Records supplied:
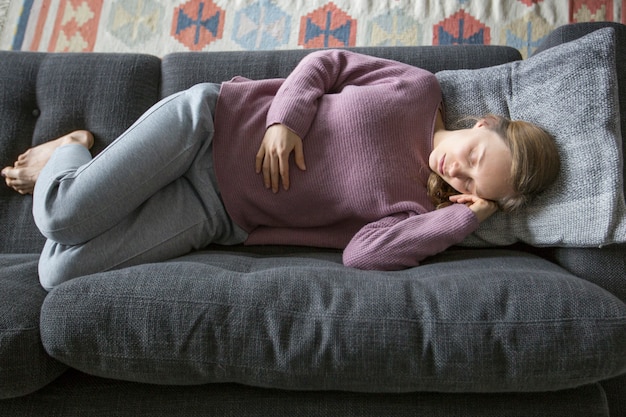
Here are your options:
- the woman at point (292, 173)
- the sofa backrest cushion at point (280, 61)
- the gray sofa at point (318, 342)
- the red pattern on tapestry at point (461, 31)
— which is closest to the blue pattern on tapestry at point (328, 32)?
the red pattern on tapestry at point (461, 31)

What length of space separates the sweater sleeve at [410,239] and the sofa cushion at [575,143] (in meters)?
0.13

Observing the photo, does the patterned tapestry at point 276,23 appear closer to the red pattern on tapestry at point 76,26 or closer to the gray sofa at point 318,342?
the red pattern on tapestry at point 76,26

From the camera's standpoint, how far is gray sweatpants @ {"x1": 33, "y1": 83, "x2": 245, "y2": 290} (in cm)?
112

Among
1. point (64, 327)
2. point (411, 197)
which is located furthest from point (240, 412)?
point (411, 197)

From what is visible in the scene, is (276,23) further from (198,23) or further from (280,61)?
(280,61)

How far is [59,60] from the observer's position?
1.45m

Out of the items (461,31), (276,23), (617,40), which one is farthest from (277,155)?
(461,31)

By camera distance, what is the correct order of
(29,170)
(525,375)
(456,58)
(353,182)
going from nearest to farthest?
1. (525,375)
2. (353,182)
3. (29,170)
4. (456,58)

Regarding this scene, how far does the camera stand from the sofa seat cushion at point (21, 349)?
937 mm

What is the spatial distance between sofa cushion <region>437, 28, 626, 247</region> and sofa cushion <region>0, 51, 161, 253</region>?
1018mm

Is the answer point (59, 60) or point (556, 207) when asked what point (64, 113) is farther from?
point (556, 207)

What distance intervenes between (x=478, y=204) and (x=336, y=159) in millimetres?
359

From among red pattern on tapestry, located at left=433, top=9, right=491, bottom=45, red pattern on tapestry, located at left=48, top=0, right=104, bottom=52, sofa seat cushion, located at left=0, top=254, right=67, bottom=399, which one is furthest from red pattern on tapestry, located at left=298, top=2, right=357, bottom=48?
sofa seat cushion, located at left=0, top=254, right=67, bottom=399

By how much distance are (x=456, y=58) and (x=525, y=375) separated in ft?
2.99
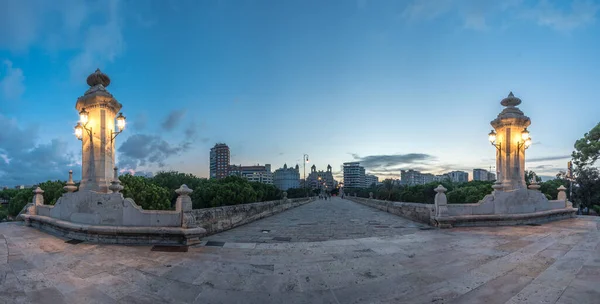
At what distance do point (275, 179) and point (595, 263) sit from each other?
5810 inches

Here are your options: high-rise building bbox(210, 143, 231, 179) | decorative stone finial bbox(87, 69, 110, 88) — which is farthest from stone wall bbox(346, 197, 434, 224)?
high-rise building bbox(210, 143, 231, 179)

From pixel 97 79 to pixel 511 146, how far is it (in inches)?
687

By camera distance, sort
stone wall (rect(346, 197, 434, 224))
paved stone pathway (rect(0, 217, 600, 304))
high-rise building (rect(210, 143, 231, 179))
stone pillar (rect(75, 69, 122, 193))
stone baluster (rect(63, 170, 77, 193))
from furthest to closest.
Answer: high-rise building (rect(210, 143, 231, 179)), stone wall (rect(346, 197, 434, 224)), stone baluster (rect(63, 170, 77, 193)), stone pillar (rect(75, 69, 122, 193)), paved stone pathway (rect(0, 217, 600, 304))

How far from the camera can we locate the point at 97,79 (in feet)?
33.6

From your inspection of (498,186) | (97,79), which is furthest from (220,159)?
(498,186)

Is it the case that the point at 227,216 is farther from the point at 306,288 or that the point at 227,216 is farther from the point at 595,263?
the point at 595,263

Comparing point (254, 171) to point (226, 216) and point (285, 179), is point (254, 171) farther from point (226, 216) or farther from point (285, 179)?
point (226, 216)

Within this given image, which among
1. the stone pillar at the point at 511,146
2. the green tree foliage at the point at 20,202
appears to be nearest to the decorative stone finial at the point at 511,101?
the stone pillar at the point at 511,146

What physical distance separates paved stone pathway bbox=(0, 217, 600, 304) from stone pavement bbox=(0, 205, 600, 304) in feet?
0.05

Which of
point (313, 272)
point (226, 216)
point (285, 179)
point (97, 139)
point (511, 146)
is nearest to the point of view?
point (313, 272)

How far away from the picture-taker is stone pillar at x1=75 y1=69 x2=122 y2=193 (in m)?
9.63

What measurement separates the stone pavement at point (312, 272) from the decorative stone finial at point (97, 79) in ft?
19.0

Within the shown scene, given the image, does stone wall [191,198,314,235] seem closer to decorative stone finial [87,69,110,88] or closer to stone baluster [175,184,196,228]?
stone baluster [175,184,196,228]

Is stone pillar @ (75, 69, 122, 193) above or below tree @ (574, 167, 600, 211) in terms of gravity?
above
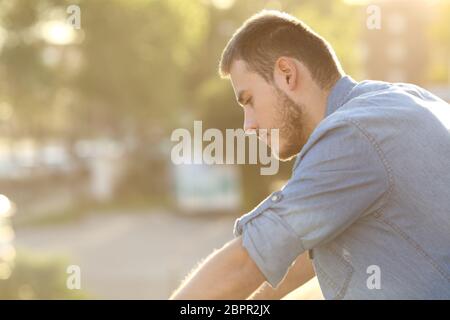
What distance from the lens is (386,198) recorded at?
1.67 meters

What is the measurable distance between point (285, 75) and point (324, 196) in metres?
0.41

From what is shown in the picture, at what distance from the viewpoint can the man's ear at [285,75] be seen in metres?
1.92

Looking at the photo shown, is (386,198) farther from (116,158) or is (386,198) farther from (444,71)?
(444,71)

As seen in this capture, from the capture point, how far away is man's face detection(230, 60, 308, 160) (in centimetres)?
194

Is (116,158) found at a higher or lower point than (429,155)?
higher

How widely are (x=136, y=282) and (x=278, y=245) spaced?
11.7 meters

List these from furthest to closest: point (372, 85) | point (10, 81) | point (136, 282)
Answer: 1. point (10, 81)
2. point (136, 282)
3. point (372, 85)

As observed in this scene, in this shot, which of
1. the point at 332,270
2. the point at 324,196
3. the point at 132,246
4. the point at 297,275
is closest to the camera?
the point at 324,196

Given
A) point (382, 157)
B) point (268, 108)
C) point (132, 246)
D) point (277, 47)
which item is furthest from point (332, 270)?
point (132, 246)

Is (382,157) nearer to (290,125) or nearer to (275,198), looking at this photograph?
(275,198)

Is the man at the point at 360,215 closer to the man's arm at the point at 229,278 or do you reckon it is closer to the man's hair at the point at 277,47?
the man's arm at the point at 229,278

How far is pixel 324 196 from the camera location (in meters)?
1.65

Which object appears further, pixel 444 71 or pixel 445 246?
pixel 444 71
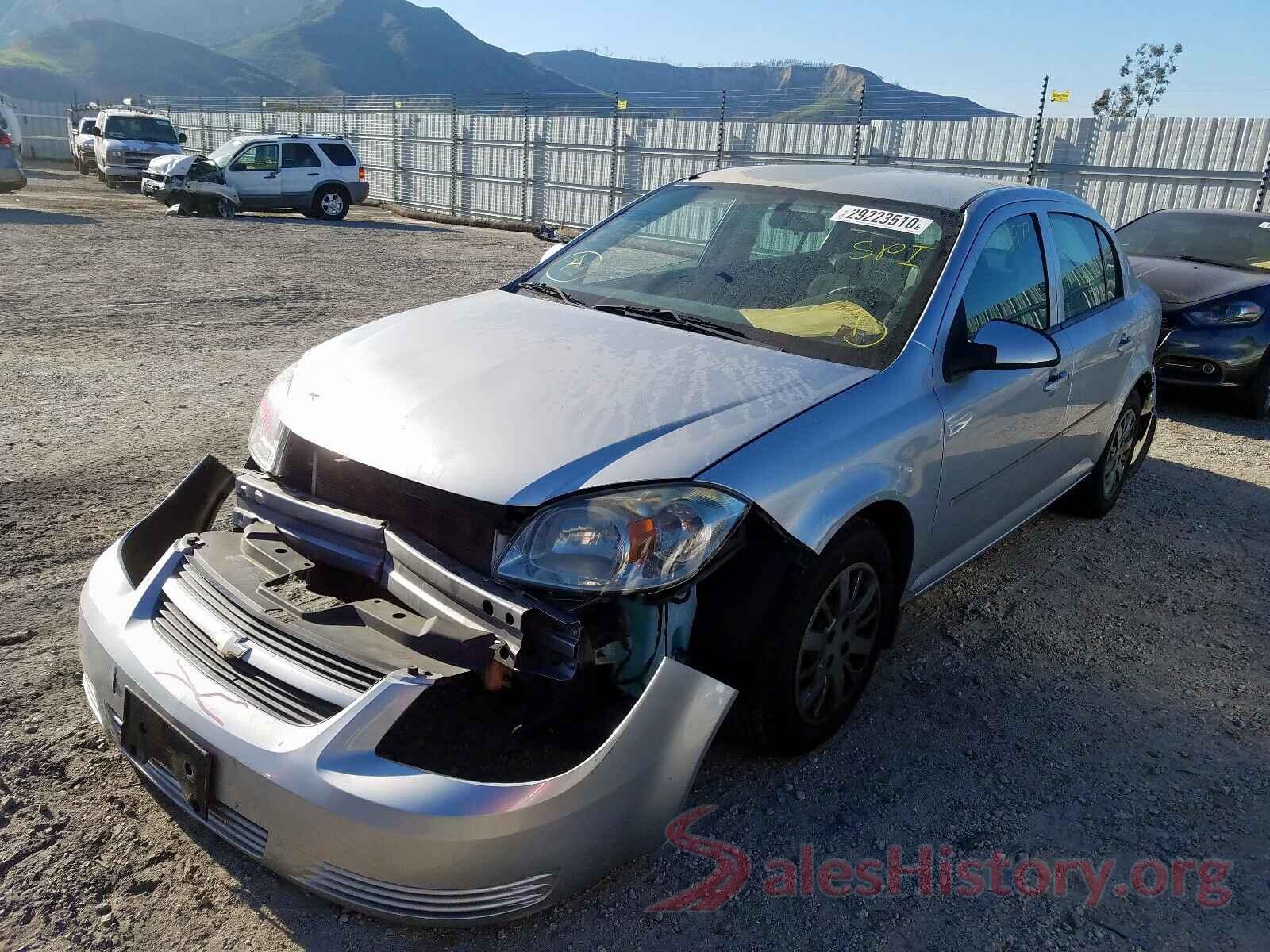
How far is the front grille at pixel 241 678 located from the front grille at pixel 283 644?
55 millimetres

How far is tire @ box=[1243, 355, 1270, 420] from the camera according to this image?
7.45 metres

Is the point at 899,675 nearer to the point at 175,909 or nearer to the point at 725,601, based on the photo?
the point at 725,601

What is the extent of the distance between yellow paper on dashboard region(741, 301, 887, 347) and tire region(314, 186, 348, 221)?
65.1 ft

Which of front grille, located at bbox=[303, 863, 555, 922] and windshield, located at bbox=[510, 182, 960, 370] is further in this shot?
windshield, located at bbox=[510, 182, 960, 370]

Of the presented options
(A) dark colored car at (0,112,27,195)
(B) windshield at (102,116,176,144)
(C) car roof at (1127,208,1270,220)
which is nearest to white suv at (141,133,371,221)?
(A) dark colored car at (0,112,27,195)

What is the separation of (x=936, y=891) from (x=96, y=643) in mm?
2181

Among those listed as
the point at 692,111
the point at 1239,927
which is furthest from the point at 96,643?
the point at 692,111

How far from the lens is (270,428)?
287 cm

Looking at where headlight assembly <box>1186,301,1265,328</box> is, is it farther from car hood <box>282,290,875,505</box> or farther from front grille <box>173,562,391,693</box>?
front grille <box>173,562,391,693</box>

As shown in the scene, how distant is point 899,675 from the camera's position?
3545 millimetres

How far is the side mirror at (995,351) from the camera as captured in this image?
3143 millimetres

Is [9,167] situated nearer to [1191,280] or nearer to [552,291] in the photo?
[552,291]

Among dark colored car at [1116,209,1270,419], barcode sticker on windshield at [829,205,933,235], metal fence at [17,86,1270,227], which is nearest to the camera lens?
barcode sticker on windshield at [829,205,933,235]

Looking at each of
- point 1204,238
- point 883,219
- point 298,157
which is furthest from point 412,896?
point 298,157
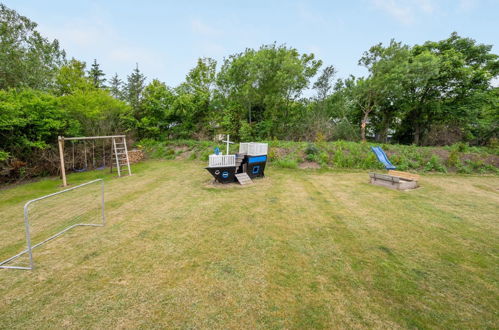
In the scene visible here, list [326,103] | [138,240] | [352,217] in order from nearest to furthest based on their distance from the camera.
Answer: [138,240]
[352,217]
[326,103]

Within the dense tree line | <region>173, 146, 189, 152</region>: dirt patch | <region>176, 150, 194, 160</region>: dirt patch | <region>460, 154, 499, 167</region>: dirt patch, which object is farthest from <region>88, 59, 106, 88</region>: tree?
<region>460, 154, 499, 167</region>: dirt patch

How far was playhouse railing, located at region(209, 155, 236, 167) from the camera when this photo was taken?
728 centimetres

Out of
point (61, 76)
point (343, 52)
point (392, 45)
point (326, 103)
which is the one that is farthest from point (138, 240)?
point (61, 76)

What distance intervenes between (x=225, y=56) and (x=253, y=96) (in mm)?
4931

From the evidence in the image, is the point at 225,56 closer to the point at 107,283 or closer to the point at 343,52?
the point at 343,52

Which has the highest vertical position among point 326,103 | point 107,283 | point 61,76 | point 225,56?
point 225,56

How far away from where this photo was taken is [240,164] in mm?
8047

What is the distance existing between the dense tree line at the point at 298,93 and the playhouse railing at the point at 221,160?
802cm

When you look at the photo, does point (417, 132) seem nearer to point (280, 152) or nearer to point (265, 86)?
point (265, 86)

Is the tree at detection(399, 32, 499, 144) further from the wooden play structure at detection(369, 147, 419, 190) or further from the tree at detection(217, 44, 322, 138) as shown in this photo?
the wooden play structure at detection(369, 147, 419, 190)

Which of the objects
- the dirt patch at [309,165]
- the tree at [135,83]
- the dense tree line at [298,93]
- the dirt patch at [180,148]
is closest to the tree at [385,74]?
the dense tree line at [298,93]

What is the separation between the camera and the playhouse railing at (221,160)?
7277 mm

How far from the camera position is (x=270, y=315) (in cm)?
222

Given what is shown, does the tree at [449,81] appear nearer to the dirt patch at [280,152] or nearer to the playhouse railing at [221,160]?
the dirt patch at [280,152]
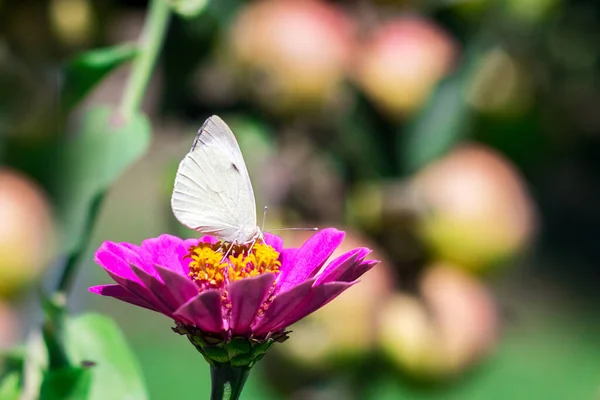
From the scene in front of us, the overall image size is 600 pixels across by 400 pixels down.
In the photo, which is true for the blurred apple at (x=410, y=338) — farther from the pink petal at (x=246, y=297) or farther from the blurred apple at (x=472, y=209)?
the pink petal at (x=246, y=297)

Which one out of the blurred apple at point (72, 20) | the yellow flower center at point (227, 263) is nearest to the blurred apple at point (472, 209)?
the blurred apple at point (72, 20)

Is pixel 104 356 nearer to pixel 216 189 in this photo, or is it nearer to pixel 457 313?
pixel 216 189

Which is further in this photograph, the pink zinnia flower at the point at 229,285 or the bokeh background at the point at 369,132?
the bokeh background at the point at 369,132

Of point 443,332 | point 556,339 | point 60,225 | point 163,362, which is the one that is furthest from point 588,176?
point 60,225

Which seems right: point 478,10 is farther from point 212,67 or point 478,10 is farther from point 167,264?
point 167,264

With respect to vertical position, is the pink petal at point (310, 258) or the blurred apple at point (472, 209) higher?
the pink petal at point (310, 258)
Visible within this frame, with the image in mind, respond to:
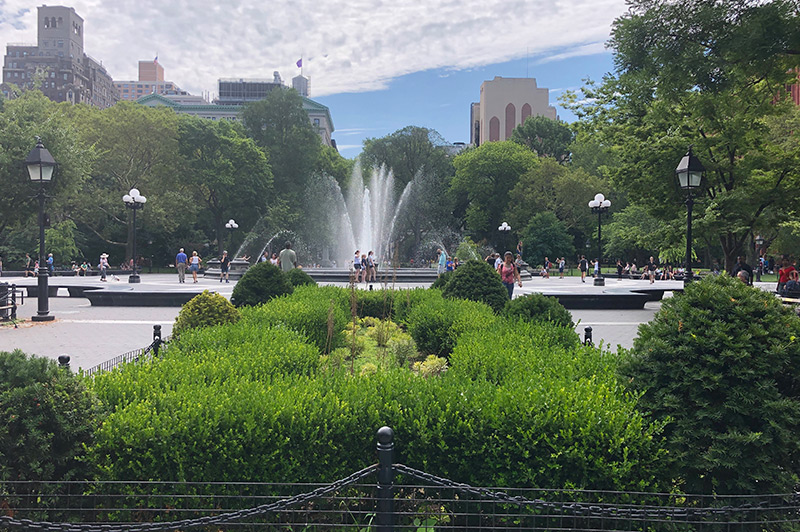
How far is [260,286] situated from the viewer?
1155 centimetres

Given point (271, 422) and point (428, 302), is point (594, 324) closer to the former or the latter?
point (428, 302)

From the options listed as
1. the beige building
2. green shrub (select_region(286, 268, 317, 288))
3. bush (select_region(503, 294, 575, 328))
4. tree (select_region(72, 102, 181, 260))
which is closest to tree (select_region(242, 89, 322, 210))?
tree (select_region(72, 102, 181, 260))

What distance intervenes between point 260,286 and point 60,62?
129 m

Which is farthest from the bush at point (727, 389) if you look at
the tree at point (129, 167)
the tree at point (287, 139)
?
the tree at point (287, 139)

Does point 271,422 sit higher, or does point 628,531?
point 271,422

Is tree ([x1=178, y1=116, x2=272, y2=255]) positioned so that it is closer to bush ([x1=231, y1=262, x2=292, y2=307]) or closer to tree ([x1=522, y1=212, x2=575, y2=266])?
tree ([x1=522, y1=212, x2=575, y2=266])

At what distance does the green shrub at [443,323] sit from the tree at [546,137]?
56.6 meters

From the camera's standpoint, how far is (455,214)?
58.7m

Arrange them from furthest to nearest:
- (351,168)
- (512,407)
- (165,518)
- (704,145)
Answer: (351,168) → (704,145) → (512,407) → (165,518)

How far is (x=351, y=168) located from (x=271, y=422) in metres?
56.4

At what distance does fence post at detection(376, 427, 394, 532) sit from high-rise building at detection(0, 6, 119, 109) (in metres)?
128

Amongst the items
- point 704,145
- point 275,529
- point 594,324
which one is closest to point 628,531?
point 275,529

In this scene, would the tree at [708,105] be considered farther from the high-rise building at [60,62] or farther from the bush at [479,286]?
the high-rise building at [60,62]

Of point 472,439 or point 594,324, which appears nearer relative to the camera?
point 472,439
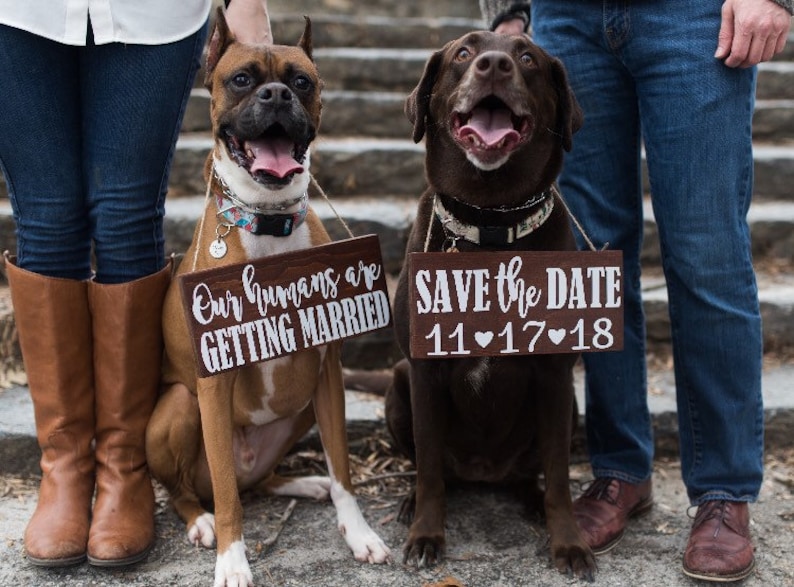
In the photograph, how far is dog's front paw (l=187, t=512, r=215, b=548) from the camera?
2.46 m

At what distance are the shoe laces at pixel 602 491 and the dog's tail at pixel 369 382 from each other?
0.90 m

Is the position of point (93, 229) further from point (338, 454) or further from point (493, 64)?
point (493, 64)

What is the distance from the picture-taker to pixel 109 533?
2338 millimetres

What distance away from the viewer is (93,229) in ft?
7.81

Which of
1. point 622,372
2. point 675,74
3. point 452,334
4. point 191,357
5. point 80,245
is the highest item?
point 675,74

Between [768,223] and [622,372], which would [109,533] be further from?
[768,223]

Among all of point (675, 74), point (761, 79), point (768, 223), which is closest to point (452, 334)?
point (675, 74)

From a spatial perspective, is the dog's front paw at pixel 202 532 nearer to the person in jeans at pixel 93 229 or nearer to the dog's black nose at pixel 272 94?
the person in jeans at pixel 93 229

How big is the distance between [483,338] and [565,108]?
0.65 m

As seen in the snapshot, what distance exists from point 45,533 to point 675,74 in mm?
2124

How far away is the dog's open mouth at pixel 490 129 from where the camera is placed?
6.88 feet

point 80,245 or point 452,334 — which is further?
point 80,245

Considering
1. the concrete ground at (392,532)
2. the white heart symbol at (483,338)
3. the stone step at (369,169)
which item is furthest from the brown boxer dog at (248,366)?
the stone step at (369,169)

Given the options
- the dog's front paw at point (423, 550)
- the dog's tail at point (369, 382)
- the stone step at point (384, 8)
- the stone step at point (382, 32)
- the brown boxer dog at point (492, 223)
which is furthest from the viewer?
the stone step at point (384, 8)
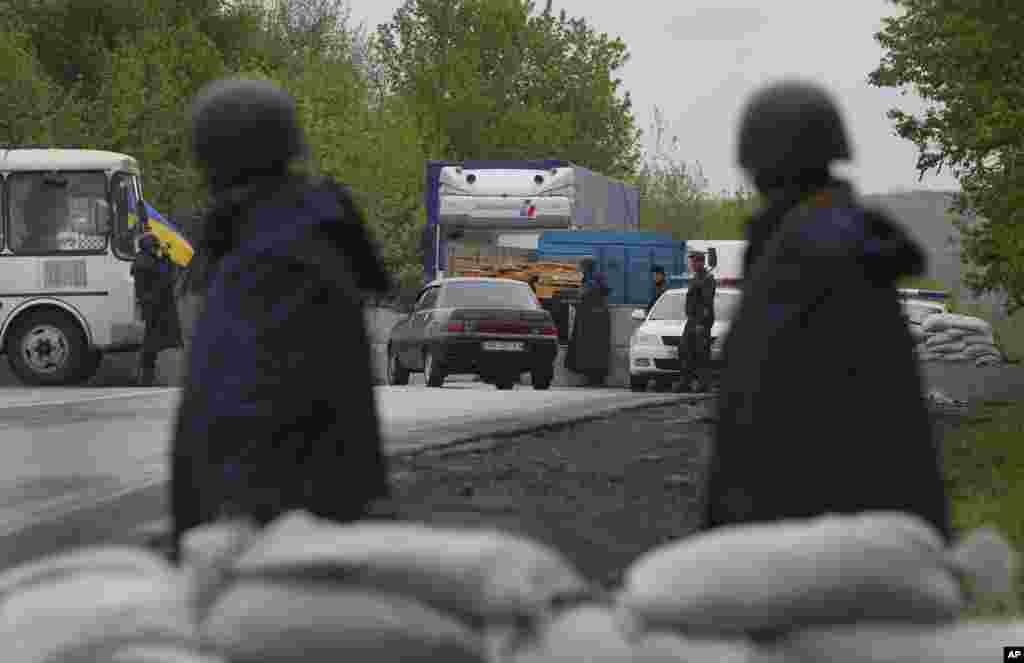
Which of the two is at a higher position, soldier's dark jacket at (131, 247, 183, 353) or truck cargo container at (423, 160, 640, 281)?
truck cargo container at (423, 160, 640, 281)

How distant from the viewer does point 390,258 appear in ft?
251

Short task:
Please return unchanged every line from the one containing "Which of the two" up to and including the last line of the entries.

Answer in full:
Which of the two is at a higher position, soldier's dark jacket at (131, 247, 183, 353) or truck cargo container at (423, 160, 640, 281)?
truck cargo container at (423, 160, 640, 281)

How distant from the viewer does point 390,258 appear in ft?
251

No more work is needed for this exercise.